**Source extract**
=-=-=-=-=
# More GT40s from AFX



## Montoya1 (May 14, 2004)

Now here is a page we should all check often:

http://s199.photobucket.com/albums/aa147/wahoo50/


----------



## JordanZ870 (Nov 25, 2004)

Boy, I sure like that Yellow one!

When that one hits the shelves, I'll pay retail! :thumbsup:


----------



## videojimmy (Jan 12, 2006)

that yellow one is really nice!


----------



## PD2 (Feb 27, 2003)

I love the Dark Blue and Yellow front #6 one! SWEET color combo!

I love my Gulf colors GT40! That car is VERY nice! Been thinking about buying the red one, but may wait for the dark blue and yellow #6 now!

Also can't wait to see those F1 cars as the model in the pics! The current F1's are nice, but those will definitely be sweet!

Thanks for sharing Montoya1!
PD2:thumbsup:


----------



## Ligier Runner (Nov 29, 2004)

Sweet looking cars!


----------



## micyou03 (Apr 8, 2003)

I need both of them.


----------



## 1976Cordoba (Sep 20, 2000)

Montoya1 said:


> Now here is a page we should all check often:
> 
> http://s199.photobucket.com/albums/aa147/wahoo50/


 
Whoa -- looks like clear windows with an interior panel over the motor. Or are my eyes screwed up again . . . ? :drunk:

I see my next two purchases at that link no matter what the case.


----------



## RiderZ (Feb 19, 2007)

*!!!*

Yes in deed.Looks like very nice interior detail too.Must have both!!!:thumbsup:


----------



## PD2 (Feb 27, 2003)

1976Cordoba said:


> Whoa -- looks like clear windows with an interior panel over the motor. Or are my eyes screwed up again . . . ? :drunk:
> 
> I see my next two purchases at that link no matter what the case.


'doba,

No, your eyes do not deceive you! Those are clear windows with interior panels for the cockpit and motor areas! They are drawing rendered but a great step in the right direction of having interiors. Definitely cool!
=-=-=-=-=
**Exercise data**
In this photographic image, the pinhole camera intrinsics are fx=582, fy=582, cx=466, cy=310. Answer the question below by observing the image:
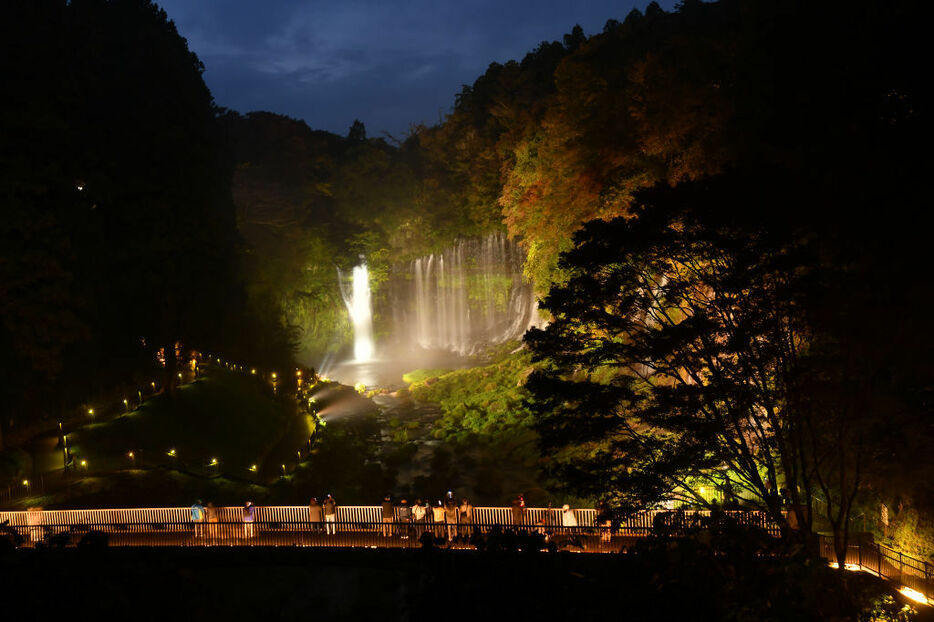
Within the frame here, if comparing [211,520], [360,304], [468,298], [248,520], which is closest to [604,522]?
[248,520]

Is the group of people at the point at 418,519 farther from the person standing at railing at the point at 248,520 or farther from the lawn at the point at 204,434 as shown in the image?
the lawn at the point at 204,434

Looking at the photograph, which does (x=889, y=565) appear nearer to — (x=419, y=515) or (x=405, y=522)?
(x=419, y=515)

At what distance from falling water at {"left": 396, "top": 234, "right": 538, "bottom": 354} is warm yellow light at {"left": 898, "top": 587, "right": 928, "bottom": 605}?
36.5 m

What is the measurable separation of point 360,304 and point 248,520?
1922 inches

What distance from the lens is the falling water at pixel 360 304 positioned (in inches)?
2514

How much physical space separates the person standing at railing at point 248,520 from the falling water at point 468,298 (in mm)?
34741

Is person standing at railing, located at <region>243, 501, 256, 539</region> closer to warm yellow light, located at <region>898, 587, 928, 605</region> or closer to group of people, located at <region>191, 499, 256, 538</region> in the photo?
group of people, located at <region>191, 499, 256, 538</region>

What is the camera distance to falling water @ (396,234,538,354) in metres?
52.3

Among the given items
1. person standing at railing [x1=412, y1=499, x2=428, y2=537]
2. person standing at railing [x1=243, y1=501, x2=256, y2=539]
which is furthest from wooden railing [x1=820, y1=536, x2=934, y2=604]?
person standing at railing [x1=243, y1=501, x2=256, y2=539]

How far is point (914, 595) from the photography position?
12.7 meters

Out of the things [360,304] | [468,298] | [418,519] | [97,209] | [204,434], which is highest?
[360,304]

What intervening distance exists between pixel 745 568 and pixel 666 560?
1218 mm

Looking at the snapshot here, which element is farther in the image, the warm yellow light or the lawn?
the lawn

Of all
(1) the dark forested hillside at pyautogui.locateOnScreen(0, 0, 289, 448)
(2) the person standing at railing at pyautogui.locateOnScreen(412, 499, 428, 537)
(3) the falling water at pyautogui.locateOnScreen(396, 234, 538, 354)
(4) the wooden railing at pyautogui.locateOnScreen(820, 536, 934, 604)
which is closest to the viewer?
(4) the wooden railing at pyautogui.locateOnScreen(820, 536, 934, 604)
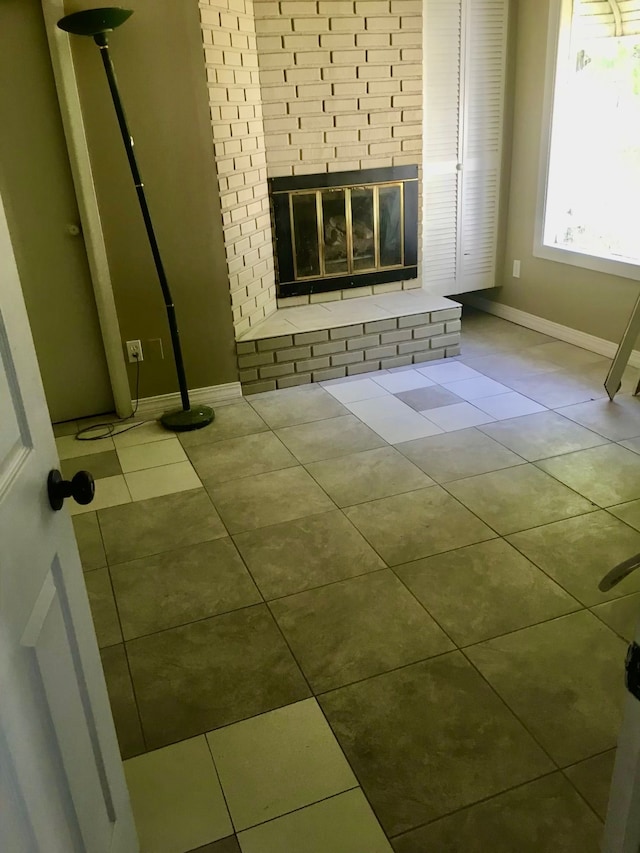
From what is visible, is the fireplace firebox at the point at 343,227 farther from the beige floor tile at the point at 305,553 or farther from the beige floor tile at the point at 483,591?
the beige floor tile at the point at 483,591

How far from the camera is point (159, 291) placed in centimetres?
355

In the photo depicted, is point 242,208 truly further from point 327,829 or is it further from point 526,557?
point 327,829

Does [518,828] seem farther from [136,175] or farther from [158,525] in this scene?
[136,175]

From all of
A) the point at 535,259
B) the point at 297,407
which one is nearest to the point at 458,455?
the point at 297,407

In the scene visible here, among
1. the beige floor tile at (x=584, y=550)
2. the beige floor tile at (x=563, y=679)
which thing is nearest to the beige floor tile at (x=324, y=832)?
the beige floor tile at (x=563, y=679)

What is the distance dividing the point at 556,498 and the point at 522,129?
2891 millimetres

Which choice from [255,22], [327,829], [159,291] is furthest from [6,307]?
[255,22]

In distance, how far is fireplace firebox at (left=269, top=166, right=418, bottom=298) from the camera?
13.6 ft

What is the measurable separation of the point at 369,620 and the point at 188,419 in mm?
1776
=-=-=-=-=
**What to work on**
1 – According to the forum thread, which color GT40 has PD2 been thinking about buying?
2 – Rewrite the stretch of rows from their start through the line containing "Within the frame", replacing "closest" with "nearest" and leaving everything else unchanged. Omit the pictures.

**Outputs for the tasks**
1 – The red one.

2 –
In this photographic image, the pinhole camera intrinsics are fx=582, fy=582, cx=466, cy=310. Answer the question below by observing the image:
Within the frame here, if comparing [211,520], [360,304], [468,298], [248,520], which is nearest to [604,522]?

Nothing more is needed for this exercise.